In our experience, people tend to spend as much in the first decade of retirement as they did in their pre-retirement years. This is primarily due to increased travel and active lifestyles involving high level spending.
Therefore, the process of figuring out how much is needed in retirement begins with an accurate budget that specifically delineates spending habits in the years just preceding retirement.
For example, let’s look at a couple who is getting ready to retire and have been spending $10,000 per month on living expenses. Let’s assume they would receive $2,000 per month from Social Security, and the rest of their retirement income would come from their 401-K/IRA investments. So, how large would their investment accounts need to be to generate the remaining $8,000/month they need to meet their expenses?

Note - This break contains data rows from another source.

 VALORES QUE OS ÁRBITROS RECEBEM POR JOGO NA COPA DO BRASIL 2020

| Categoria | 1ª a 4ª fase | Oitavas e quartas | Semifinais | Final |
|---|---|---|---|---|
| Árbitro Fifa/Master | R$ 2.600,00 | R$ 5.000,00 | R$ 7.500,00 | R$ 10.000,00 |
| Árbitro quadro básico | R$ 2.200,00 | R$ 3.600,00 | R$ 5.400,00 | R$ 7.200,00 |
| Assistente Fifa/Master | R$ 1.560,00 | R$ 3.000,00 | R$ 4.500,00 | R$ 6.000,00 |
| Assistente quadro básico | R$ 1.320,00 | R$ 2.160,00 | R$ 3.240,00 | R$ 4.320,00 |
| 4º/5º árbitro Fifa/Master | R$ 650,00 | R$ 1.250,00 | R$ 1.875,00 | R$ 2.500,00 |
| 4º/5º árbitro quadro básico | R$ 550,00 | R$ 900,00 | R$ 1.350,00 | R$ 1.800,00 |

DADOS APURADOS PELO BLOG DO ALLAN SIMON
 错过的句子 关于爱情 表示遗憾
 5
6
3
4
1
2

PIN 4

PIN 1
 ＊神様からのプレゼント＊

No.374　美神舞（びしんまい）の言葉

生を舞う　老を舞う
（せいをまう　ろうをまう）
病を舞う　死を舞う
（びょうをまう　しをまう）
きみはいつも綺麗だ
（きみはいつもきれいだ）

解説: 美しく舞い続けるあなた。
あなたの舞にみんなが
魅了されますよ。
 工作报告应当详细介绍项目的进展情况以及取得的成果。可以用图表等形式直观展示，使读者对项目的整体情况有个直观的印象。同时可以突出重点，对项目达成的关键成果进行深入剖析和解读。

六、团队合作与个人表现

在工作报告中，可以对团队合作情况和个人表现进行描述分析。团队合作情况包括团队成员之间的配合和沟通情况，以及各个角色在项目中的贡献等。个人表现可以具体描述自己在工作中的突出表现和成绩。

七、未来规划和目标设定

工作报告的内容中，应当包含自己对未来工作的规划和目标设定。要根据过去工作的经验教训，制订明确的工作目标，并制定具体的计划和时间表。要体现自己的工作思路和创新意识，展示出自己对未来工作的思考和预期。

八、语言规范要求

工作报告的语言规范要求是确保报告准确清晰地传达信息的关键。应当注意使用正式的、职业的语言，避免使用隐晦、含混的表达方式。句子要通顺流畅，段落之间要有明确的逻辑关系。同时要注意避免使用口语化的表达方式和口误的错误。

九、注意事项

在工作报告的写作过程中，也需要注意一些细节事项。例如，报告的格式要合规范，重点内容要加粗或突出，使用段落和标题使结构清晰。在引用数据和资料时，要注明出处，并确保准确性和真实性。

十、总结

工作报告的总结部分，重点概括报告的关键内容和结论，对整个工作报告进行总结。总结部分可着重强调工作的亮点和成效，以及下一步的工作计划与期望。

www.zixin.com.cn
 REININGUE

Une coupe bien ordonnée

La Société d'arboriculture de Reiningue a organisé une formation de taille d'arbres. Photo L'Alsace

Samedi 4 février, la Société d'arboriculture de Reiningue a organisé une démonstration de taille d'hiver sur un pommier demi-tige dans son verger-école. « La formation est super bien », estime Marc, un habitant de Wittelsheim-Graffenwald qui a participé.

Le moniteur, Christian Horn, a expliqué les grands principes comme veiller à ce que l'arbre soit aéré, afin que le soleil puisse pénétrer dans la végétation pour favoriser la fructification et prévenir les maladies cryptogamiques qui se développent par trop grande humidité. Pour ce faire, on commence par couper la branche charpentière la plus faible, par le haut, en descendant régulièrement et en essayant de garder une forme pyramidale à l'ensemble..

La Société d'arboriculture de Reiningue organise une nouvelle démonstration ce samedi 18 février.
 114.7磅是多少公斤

A rough rule of thumb is that a client needs to have about 25 times the annual retirement income needed. In our example this would be 25 times $96,000 ($8,000/ month times 12 months per year) or $2,400,000. A safe withdrawal rate would be no more than 4% per year, so 4% of $2,400,000 would be $96,000 per year or $8,000 per month.
However you do the math, the amount needed is huge and usually surprises the average person approaching retirement. It is one of the main reasons that saving for retirement should begin early in life, so investors have many decades to achieve “critical mass.”
Those who fail to save enough before retirement are faced with tough choices in order to bring expenses in line with retirement income. This might involve moving to a smaller home in a less expensive community, reducing travel and entertainment costs, or even exploring the possibility of a reverse mortgage. None of these changes are ideal, but recognizing the need to spend less than what is available as income is critical to financial stability in retirement.
The above example is simplistic, and most retirees need to go through a financial planning process to evaluate their unique situation. It is never too late to go through this process, but we encourage our clients to start as early in life as possible so the significant savings necessary for retirement security can be built over a lifetime, and reduce the need for radical change as their retirement date approaches.